*Supplied text*
########################################

The museum is in its earlier galleries based on a chronological visit to the history of faith. The information on the walls and printed frescoes (and ceiling painting) mix between the infographic and the creation of the feel of a catacomb or other secret and potentially sacred space. The first gallery though leads us to the expression to Celtic Christianity which is , in our face so to speak from the start in a tremendously moving piece projected onto the far wall of a huge Celtic Cross from a standing stone intercut with a n infographic on it (in the collage picture below). The collage beneath that one contains a shot of the Celtic cross that intersects the infographic.

How beautiful that art though and how gracefully explicated are its appearance on objects, such as the bishop’s mitre head, as insignia and decoration as in the example above. How great on these standing stone pieces, even recreated in original colour, to show their possible garishness (to our taste) in their own pre-naked stone  contemporary being, or items of Christian observance in Romanised Britain.

########################################

*Given information*

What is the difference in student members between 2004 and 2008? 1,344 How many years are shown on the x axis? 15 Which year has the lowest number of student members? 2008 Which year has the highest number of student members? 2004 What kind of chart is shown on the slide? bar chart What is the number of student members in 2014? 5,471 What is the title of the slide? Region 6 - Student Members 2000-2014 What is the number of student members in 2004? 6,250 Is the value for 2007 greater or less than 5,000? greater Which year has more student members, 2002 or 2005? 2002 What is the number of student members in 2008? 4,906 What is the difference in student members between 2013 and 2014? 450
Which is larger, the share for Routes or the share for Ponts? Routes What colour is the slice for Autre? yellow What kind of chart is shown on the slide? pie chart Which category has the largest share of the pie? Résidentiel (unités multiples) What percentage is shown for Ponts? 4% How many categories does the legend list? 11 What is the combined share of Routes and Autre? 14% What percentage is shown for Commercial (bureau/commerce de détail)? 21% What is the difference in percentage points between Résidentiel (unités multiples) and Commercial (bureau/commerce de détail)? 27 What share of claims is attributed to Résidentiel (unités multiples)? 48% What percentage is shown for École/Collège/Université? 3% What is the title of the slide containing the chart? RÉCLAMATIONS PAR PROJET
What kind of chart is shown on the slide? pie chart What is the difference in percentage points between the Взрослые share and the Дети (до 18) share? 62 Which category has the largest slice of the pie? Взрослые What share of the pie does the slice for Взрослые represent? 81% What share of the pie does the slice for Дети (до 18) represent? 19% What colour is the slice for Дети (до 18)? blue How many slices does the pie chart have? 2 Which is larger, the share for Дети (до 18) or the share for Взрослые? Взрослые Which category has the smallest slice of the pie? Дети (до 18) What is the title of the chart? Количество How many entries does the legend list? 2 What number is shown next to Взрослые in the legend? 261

########################################

*What to work on*
Please retype the part of the museum passage between "How beautiful that" and "in Romanised Britain.", inclusive, keeping every word and mark unchanged.

*Exercise result*
How beautiful that art though and how gracefully explicated are its appearance on objects, such as the bishop’s mitre head, as insignia and decoration as in the example above. How great on these standing stone pieces, even recreated in original colour, to show their possible garishness (to our taste) in their own pre-naked stone  contemporary being, or items of Christian observance in Romanised Britain.